### WORK REQUIRED
Reproduce the rows below word for word, from the line containing "By how much" down through the end of the rows, including both ends, and leave out the pictures.

### INFORMATION GIVEN
※

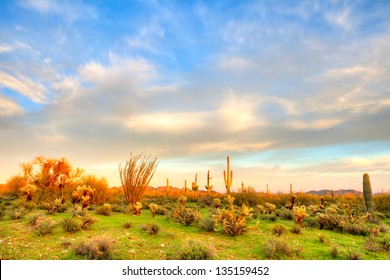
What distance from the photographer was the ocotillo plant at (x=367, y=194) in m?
15.6

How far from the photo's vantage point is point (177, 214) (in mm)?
10773

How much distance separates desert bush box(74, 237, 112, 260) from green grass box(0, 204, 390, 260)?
149mm

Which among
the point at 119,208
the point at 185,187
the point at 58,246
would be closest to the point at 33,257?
the point at 58,246

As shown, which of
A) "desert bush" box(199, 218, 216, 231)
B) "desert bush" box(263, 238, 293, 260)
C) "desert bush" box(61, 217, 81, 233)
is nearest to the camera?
"desert bush" box(263, 238, 293, 260)

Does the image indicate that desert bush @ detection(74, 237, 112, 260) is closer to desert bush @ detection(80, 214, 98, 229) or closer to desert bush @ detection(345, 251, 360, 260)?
desert bush @ detection(80, 214, 98, 229)

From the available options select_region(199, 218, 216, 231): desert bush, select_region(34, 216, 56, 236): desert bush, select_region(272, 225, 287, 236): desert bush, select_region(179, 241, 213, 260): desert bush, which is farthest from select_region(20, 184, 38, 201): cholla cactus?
select_region(272, 225, 287, 236): desert bush

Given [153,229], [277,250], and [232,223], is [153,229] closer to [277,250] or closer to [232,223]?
[232,223]

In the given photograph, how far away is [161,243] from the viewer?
296 inches

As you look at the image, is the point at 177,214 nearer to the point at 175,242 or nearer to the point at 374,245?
the point at 175,242

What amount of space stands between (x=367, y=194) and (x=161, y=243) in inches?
549

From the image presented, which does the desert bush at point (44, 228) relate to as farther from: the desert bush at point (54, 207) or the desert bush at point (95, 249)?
the desert bush at point (54, 207)

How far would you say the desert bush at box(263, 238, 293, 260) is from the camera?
6645 millimetres

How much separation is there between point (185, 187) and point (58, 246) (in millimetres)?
30530

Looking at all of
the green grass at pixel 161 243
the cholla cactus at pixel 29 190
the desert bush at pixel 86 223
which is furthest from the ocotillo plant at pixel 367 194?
the cholla cactus at pixel 29 190
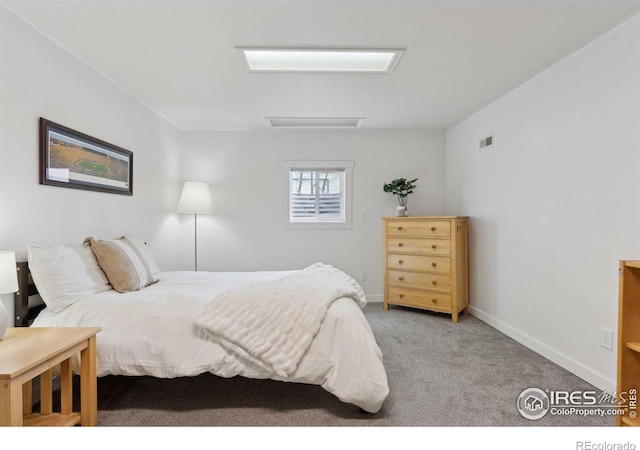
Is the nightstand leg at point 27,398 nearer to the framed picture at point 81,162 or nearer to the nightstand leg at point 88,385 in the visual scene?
the nightstand leg at point 88,385

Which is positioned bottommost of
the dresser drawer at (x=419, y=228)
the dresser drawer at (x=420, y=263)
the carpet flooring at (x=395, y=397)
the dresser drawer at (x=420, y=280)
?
the carpet flooring at (x=395, y=397)

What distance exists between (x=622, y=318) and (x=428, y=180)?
3039mm

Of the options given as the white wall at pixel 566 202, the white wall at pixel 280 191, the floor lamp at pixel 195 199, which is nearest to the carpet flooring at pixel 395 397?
the white wall at pixel 566 202

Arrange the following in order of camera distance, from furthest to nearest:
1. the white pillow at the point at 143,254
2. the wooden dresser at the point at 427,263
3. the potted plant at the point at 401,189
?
the potted plant at the point at 401,189
the wooden dresser at the point at 427,263
the white pillow at the point at 143,254

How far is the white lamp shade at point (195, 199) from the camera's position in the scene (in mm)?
3924

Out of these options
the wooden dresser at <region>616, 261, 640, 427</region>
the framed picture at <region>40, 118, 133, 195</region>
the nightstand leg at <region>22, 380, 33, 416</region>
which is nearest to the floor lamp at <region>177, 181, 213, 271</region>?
the framed picture at <region>40, 118, 133, 195</region>

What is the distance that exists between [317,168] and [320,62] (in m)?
1.86

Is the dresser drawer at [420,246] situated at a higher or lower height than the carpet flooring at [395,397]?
higher

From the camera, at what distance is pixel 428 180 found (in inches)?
174

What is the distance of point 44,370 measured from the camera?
1397 millimetres

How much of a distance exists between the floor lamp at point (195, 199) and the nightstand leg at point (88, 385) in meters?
2.42

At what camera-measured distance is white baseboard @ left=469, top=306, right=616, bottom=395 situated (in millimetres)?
2079

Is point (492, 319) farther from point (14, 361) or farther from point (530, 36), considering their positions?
point (14, 361)
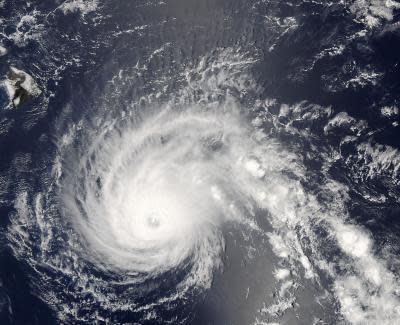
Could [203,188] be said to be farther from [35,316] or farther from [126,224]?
[35,316]

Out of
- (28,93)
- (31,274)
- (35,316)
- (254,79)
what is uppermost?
(28,93)

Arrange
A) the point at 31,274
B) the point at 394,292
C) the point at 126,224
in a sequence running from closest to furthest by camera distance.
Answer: the point at 394,292, the point at 31,274, the point at 126,224

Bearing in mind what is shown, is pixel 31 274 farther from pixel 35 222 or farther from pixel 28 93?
pixel 28 93

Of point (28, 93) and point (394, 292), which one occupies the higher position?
point (28, 93)

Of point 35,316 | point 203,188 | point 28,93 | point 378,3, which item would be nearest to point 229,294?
point 203,188

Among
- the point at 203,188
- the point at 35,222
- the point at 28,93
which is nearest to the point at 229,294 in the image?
the point at 203,188

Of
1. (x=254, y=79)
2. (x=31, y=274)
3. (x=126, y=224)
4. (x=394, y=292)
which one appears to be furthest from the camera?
(x=254, y=79)

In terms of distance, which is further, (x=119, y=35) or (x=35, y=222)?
(x=119, y=35)
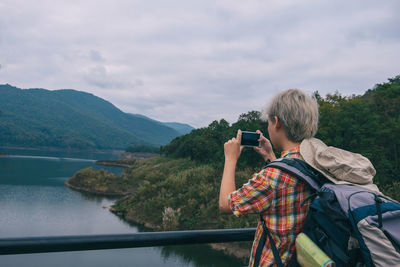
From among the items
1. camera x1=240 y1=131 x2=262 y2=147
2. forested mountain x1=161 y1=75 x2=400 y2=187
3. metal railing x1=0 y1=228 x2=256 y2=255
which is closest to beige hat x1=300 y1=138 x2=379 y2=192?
camera x1=240 y1=131 x2=262 y2=147

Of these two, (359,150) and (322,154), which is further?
(359,150)

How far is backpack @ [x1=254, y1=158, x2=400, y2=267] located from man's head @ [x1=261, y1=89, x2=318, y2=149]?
0.21 meters

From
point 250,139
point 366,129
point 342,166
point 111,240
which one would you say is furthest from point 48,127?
point 342,166

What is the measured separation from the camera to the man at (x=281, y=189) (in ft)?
3.68

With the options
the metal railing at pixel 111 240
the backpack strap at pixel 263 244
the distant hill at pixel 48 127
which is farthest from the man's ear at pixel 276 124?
the distant hill at pixel 48 127

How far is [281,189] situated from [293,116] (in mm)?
331

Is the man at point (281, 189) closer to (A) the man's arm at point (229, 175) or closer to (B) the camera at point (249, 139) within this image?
(A) the man's arm at point (229, 175)

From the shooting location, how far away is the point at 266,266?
1.18 m

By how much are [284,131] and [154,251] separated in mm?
18236

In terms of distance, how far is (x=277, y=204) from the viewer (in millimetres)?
1149

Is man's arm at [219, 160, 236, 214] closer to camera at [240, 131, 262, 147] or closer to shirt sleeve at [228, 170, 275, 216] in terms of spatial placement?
shirt sleeve at [228, 170, 275, 216]

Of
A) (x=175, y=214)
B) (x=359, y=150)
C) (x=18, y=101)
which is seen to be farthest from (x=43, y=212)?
(x=18, y=101)

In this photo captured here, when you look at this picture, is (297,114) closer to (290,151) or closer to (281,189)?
(290,151)

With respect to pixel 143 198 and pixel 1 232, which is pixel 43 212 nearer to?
pixel 1 232
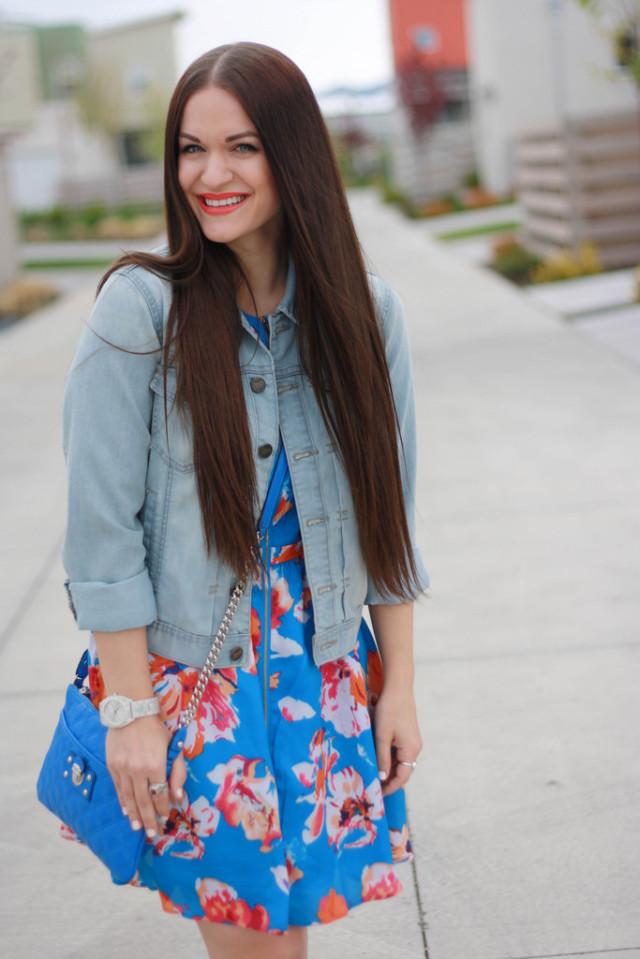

※

### EXERCISE OUTPUT
By how much are [284,131] and [154,251] separated in mm?
18236

In terms of distance, how far is (x=277, y=204) from the viewer (in millimetres)?
1149

Is man's arm at [219, 160, 236, 214] closer to camera at [240, 131, 262, 147] or closer to shirt sleeve at [228, 170, 275, 216] in terms of spatial placement?
shirt sleeve at [228, 170, 275, 216]

Of
A) (x=175, y=214)
B) (x=359, y=150)
C) (x=18, y=101)
which is seen to be farthest from (x=43, y=212)?
(x=18, y=101)

In this photo captured here, when you look at this picture, is (297,114) closer to (290,151) or closer to (281,189)?
(290,151)

With respect to pixel 143 198 and pixel 1 232, which is pixel 43 212 nearer to?
pixel 1 232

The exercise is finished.